予想より弱い結果となり、金利は低下。株価は上昇しました。

しかし、雇用統計はどんな指標でなぜ重視されているか
ここも一緒に考えていきましょう。

このnoteでは
①雇用統計はどんなものかがわかる
②2024年5月の雇用統計を読み解く

を行っていきます。

✅雇用統計ってどんなもの?

✅まずは、雇用統計の仕組みを理解しましょう。


雇用統計は原則月次のものを翌月第一金曜日に発表されます。
※正確には12日を含む週の状況を調査し。計測期間から3週間後の金曜日となっています。おおよそ第一金曜日と考えておけばおっけーです。

発表されるもので、特に注目されていること。
①非農業部門就業者数
・好景気だと20万人以上だと良しとされてます。
・通常時は毎月10万~15万人程度の増加が安定の目安とされています。
②失業率
・厳しめに言うとおおよそ4%台になってくると完全雇用といえます。
③平均賃金の伸び率
・年間どれだけ伸びるかによって利上げ、利下げへの材料に

✅なぜ雇用統計が注目されているのか

では、いろんな指標がある中で、なぜ雇用統計の注目度が高いのでしょうか。

FRBの「2つの使命(Dual Mandate)」がカギ
FRbには2つの使命として「物価の安定」と「雇用の最大化」を掲げています。

平均賃金からは労働賃金という物価、雇用者数や失業率からは雇用の最大化に焦点が当てられます。
雇用統計はFRBの使命両方に大きな影響を与えるものであるため、結果によって金融政策決定へのトリガーとなることも多くなっています。

雇用の増加、失業率の改善は、賃金アップや消費活動の拡大、景気拡大。
逆は景気後退。

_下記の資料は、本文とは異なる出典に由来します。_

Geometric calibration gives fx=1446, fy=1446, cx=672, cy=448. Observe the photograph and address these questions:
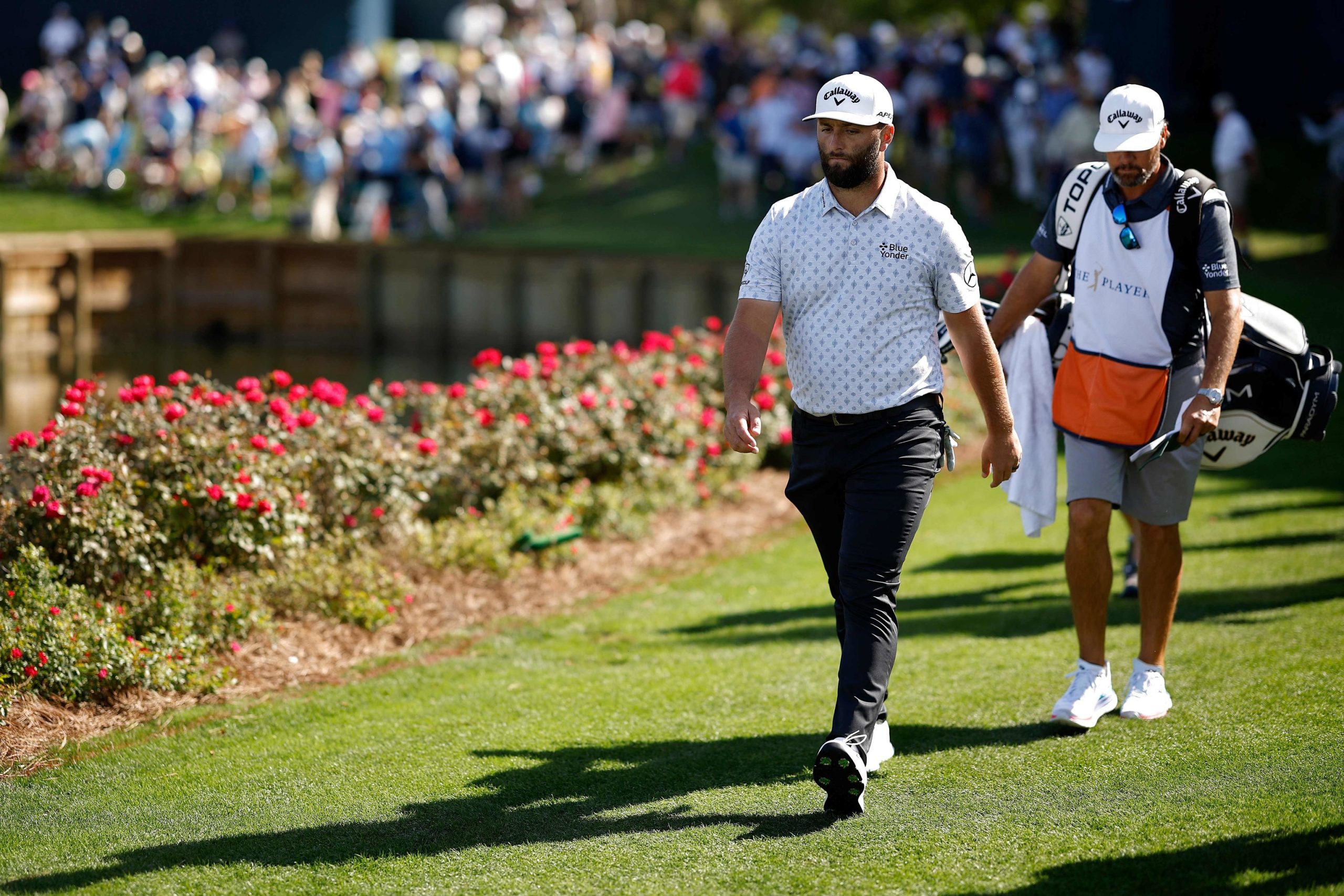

のイメージ。

auじぶん銀行資料より


✅注意したいコト①:雇用統計は遅行指数である

雇用統計は、景気先行指数ではなく、景気遅行指数になります。
どういうことか、というと。
雇用は、景気が良くなってきたから求人を伸ばしたり時給をあげる。
景気が悪くなってきたから、リストラや時給ダウンに。
といった景気の動きに対して動くという性質があります。

✅注意したいコト②:信頼性はどうか

最近、雇用統計の数値への信ぴょう性に疑問もでています。
例えば、雇用者数は2か所以上で働いている人も、カウント対象企業ならダブルカウントされてしまう。といった理由です。


✅あらためて24年5月の雇用統計を見ていきましょう

✅雇用者数は予想以上に鈍化


米労働省データより

コロナショックの後の回復で、21年から非常に高い水準となっていましたが、徐々に落ち着きが見えています。
20万人以上で良しとされていたなか、強すぎとも言われていたのが落ち着きが見えてきているのはプラスですね。

✅失業率は完全雇用状態


失業率はコロナショック後急激に上がりましたが、4%を下回り完全雇用状態。かなり強い状態をいじしています。
しかし、23年5月に3.4%を付けて以来、徐々にではありますが上昇基調に。

✅平均時給(前年比)も低下傾向


22年には5.5%を付けて以来、徐々に低下。しかし23年はずっと4%を超えていました。賃金インフレが続いていると言われるゆえんですね。
しかし、21年7月以来の4%割れとなったことで、賃金インフレも鈍化への期待が高まった感じですね。


✅利下げ見送り懸念が後退

✅FedWatchでの予想は年1~2回に


発表前までは、強い経済指標をもとに、利下げも年1回あるかどうかと言われていました。
しかし、雇用統計の結果を受け、予想が年1~2回程度まで上昇。

あくまで市場の予想ですが、雇用統計が非常にFRBに影響を与えるものと思わせてくれる変化ですね。

✅結果を受けて金利低下・株価は上昇

21:30に発表された結果を受けて、金利やS&P500は次のように急変。
まずは金利。

10年債利回りは一時4.45%まで低下。
次にS&P500の株価は

警戒感が薄まり、リスクオンとなっています。

✅重要指標はこれからも要チェック

雇用統計について解説してきました。
重要指標は、どういった指標なのか、どのような点がポイントなのかを見て取り組むとより今後の戦略へのイメージが湧きやすいですよね。

これ以外にもたくさん重要なイベントがあるため、これからもしっかりチェックしていくのが大事です。